-- Study text follows --

In this blog post we will show you how a persistent service like Redis can be moved around on machines in the cluster, whilst preserving the state. The key is to deploy a fleet mount configuration into the cluster and mount the storage in the Docker container that has persistent data.
To support persistency we have added a NAS to our platform architecture in the form of three independent NFS servers which act as our NAS storage, as shown in the picture below.
The applications are still deployed in the CoreOS cluster as docker containers. Even our Redis instance is running in a Docker container. Our application is configured using the following three Fleet unit files:
- app-hellodb@.service – the template unit file for the web application
- redis.service – the unit file of the Redis server
- mnt-data.mount – the unit file for the required mount the Redis Server.
The unit file of the Redis server is the most interesting one because it is our persistence service. In the unit section of the file, it first declares that it requires a mount for ‘/mnt/data’ on which it will persist its data.

-- Study text concluded --
-- Raw data follows --

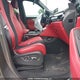 5J8YE1H05PL801421 2023 Acura Mdx auction photo thumbnail 5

-- Raw data concluded --

▶ _Check your understanding_:
1. Answer these questions from the Redis blog post:
(a) How many NFS servers were added to act as NAS storage?
(b) Which unit file is the template for the web application?
(c) For which path does the Redis server's unit file require a mount?
2. Reproduce everything in the Redis blog post from "In this blog" down to "has persistent data.", word for word.

▶ _Answers in order_:
1.
(a) Three independent NFS servers.
(b) app-hellodb@.service
(c) '/mnt/data'

2.
In this blog post we will show you how a persistent service like Redis can be moved around on machines in the cluster, whilst preserving the state. The key is to deploy a fleet mount configuration into the cluster and mount the storage in the Docker container that has persistent data.